--- Given passage ---
Key Experimental Results¶
Main Results — Cancer Detection¶
| Method | BUS-BRA (AUROC) | CBIS-DDSM (AUROC) | CUB-200 (Acc.) |
|---|---|---|---|
| CBM | 84.8 | 79.6 | 62.9 |
| CLIP ViT-L/14 | 93.5 | 82.4 | 85.7 |
| AdaCBM | 87.9 | 75.6 | 69.8 |
| Label-free CBM | 60.0 | 70.0 | 74.3 |
| MedCBR | 94.2 | 84.0 | 86.1 |
Ablation Study — Component Contributions¶
| Configuration | BUS-BRA | CBIS-DDSM | CUB-200 |
|---|---|---|---|
| CLIP ViT | 93.5 | 82.4 | 85.7 |
| CLIP+CBL | 91.8 | 81.8 | 67.0 |
| CLIP+CBL+Guideline | 92.0 | 83.1 | 72.9 |
| CLIP+MTL | 93.6 | 83.2 | 82.3 |
| CLIP+MTL+Guideline (MedCBR) | 94.2 | 84.0 | 86.1 |
Key Findings¶
- MedCBR consistently outperforms all CBM variants and vanilla CLIP across all three datasets, demonstrating the superiority of combining guideline-driven concept enrichment with multi-task learning.
- Introducing the concept bottleneck layer (CBL) alone degrades performance; however, incorporating guidelines recovers and surpasses the baseline, indicating that guideline information effectively compensates for the information loss induced by the bottleneck structure.
- Strong performance on CUB-200 bird classification (86.1%) validates the framework's generalizability beyond the medical domain.
- Concept-level detection performance is also consistently superior, with multi-modal supervision enabling the model to simultaneously capture visually grounded and modality-specific features.
Highlights & Insights¶
- Clinical Guidelines as a Structured Knowledge Source: Unlike prior work that treats concepts or guidelines as auxiliary context, MedCBR integrates guidelines throughout the entire pipeline from training to inference, ensuring that concept-to-decision reasoning is constrained and validated.
- LVLM-Driven Concept Enrichment: The framework cleverly leverages LVLMs to transform noisy and incomplete discrete annotations into high-quality structured reports, addressing the practical challenge of concept annotation in medical data.
- End-to-End Interpretable Pipeline: The full chain from image → concepts → guidelines → diagnostic explanation is auditable at every step, satisfying the stringent transparency requirements of clinical practice.
---
* _Complete the following_
#1 Do these statements agree with the MedCBR results summary? Answer yes or no for each and quote the words of the summary that decide it. (a) MedCBR reaches 86.1% on CUB-200 bird classification. (b) Adding the concept bottleneck layer alone improves performance. (c) MedCBR uses clinical guidelines only at inference.
#2 Copy the stretch of the MedCBR results summary from "- Introducing the" through "the bottleneck structure.".
#3 Continue the MedCBR results summary from the point where it stops.
--- Given records ---
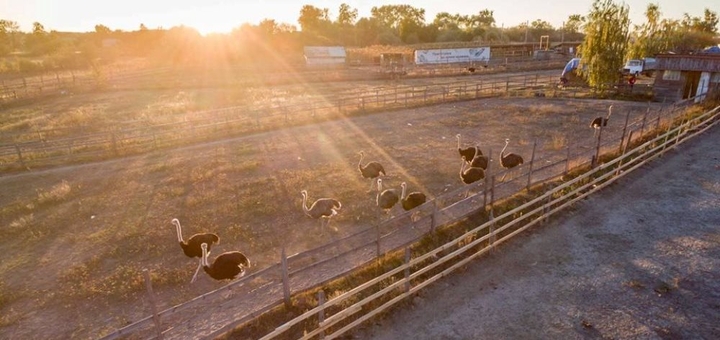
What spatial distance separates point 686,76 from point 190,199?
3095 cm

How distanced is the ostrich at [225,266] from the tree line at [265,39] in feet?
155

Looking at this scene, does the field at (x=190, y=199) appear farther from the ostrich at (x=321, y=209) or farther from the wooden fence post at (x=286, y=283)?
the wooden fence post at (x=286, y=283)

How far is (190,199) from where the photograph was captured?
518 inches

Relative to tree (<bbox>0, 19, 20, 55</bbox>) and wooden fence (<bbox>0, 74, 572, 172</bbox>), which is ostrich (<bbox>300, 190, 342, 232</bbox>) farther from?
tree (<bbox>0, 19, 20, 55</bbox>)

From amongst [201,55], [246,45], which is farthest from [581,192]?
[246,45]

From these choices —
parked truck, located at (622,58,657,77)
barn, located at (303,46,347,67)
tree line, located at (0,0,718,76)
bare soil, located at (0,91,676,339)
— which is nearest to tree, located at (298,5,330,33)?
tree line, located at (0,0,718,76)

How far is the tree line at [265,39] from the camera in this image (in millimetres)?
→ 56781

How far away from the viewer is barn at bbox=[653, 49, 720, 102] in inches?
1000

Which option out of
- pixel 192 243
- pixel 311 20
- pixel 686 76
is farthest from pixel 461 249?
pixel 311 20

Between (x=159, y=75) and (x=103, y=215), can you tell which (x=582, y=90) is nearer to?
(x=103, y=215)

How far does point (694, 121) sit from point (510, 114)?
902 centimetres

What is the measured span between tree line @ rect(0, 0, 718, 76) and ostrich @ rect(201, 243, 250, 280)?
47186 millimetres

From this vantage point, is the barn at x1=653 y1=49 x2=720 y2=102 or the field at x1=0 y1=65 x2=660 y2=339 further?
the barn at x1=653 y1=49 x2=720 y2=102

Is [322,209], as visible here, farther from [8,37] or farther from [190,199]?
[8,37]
---
--- Given records ---
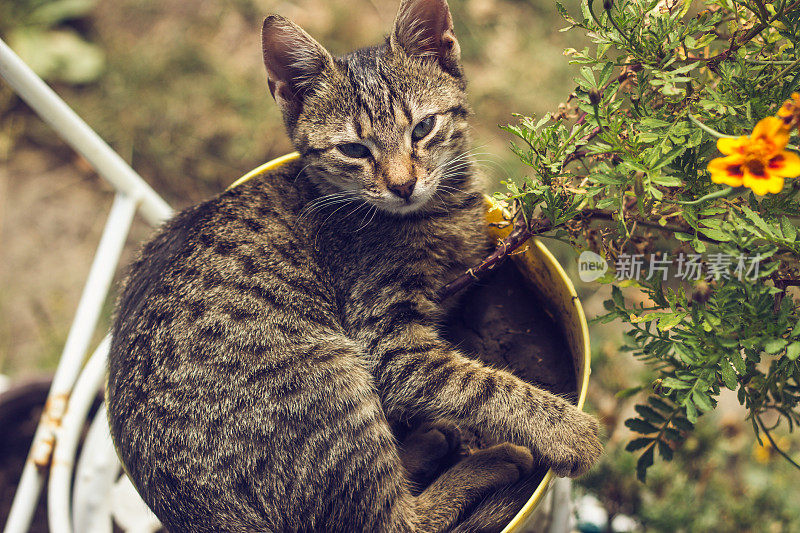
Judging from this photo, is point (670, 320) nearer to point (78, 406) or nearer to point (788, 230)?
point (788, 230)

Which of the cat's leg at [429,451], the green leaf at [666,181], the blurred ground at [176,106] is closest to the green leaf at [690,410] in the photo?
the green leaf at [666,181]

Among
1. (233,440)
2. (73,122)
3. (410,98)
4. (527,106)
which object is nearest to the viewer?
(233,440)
---
* _Answers to the tasks_
#1
(a) Yes: "Strong performance on CUB-200 bird classification (86.1%)"
(b) No: "Introducing the concept bottleneck layer (CBL) alone degrades performance"
(c) No: "MedCBR integrates guidelines throughout the entire pipeline from training to inference"

#2
- Introducing the concept bottleneck layer (CBL) alone degrades performance; however, incorporating guidelines recovers and surpasses the baseline, indicating that guideline information effectively compensates for the information loss induced by the bottleneck structure.

#3
Limitations & Future Work¶
- The inference stage depends on an external frozen LRM, increasing deployment complexity and latency.
- Evaluation is limited to binary classification (benign/malignant); multi-class or finer-grained grading tasks have not been explored.
- Guidelines are provided as fixed text, with no exploration of dynamic retrieval or personalized guideline adaptation.
- The concept set relies on manual definition; extending the framework to new diseases requires domain experts to redefine the concept taxonomy.
- Radiologist evaluation covers only 20 cases, limiting statistical power.
Related Work & Insights¶
- vs. AdaCBM: AdaCBM mitigates CLIP domain shift via learnable adapters but does not incorporate clinical knowledge; MedCBR provides stronger inductive bias through guideline-driven training.
- vs. Label-free CBM: Automatically generated concepts may omit clinically important features or introduce spurious correlations; MedCBR constrains concept discovery through guidelines.
- vs. Agent-based methods (e.g., MAGDA, MedRAX): These approaches use guidelines or tools as reasoning aids but do not deeply integrate them into model training.
Rating¶
- Novelty: ⭐⭐⭐⭐ — Deeply integrating clinical guidelines into CBM training and inference is a novel contribution.
- Experimental Thoroughness: ⭐⭐⭐⭐ — Multi-dataset validation with ablation and clinical evaluation, though the clinical evaluation sample size is limited.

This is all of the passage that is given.